Gabriella Forte, the president of CKI even credited Wachner with building the line in its entirety. On page 16, Forte elaborates on how Wachner accomplished such a task stating “by expanding markets, increasing the flow of products in stores and making sure the infrastructure dealt with the expansion of the business. ” This is a direct representation of what was expected of the Waranco Group from those executives within Calvin Klein Inc. This mutual understanding is what was portrayed within an agreement between the two parties and what worked toward success over the next forty years.

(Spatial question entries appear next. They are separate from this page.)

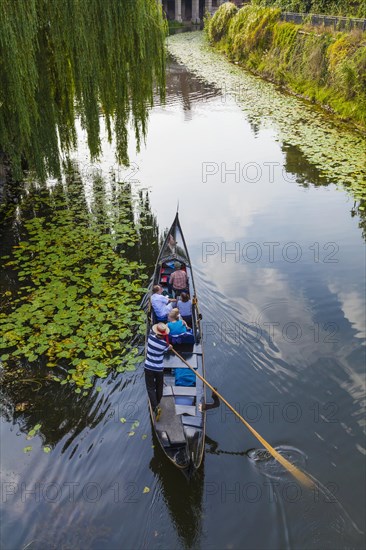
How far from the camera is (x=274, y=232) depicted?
13727 mm

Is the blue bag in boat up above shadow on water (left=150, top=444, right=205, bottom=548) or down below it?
above

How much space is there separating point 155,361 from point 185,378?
3.21 feet

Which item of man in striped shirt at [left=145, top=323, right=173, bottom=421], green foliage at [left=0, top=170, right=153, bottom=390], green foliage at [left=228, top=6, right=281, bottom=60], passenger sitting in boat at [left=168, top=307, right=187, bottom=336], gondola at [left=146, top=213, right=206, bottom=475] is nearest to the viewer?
gondola at [left=146, top=213, right=206, bottom=475]

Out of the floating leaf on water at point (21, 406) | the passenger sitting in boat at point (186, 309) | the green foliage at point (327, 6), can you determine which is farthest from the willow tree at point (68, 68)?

This case study touches on many topics within licensing but the three most dominant aspects within the Warnaco Group vs. Calvin Klein suit are the agreements and understandings discussed with a contract, the rights to a trademark and the rights of both the licensor and the licensee. While briefing this case study one can not help but notice, stated on page 21, the agreements that are displayed in exhibit 1: Excerpts from Calvin Klein Jeanswear Licensing Agreement. Here it is clear that the agreement, signed by BOTH parties, states that Warnaco agrees to maximize the quantity of Articles sold, and will be consistent with CKI’s past practices.

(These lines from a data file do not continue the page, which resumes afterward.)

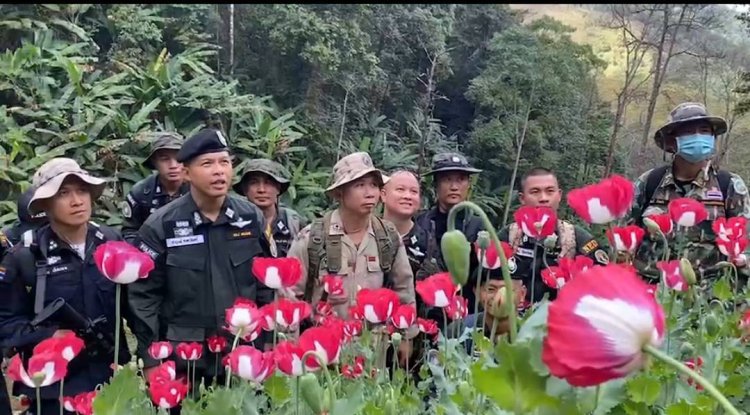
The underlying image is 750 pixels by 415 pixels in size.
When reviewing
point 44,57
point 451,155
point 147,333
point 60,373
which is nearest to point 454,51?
point 44,57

One can assume, that due to the prolonged history between the two parties this includes Costco, Sam’s Club and BJs store, which alone were held responsible for 150 million dollars in warehouse sales, just one year prior to the filing of the lawsuit. It is also important to point out that this licensing agreement is not with CKI as the owner, it is in fact a licensing agreement with the CK Trademark Trust being the beneficial owner to ALL rights, titles and interest in or to the Licensed Mark.
The licensing agreement then continues to state that “Warnaco controls any such act or thing which may cause any affect to the Trust. ” With the understanding of licensing, as a whole, it is learned that a risk of licensors, overall, is the loss of control over their property. Although both parties presented a good fight, it is important to understand that this licensing agreement is not an agreement based on emotion, it is based on business. This agreement is strategized by contact, understanding and product.
Calvin Klein fights this battle based on emotion, whereas, as evidence has stated Waranco has fought in sight of facts. The eroding of the Calvin Klein image has nothing to do with the products and selling strategies conducted by Waranco. In fact, it is evident that when times were good and sales were high, both parties credited these strategies to success. Either way, it is important as a reader to remember, that even if proven non successful these strategies were agreed upon, legally, in a form of a contract. I, as a reader, find the defendant Waranco Group Inc, NOT GUILTY.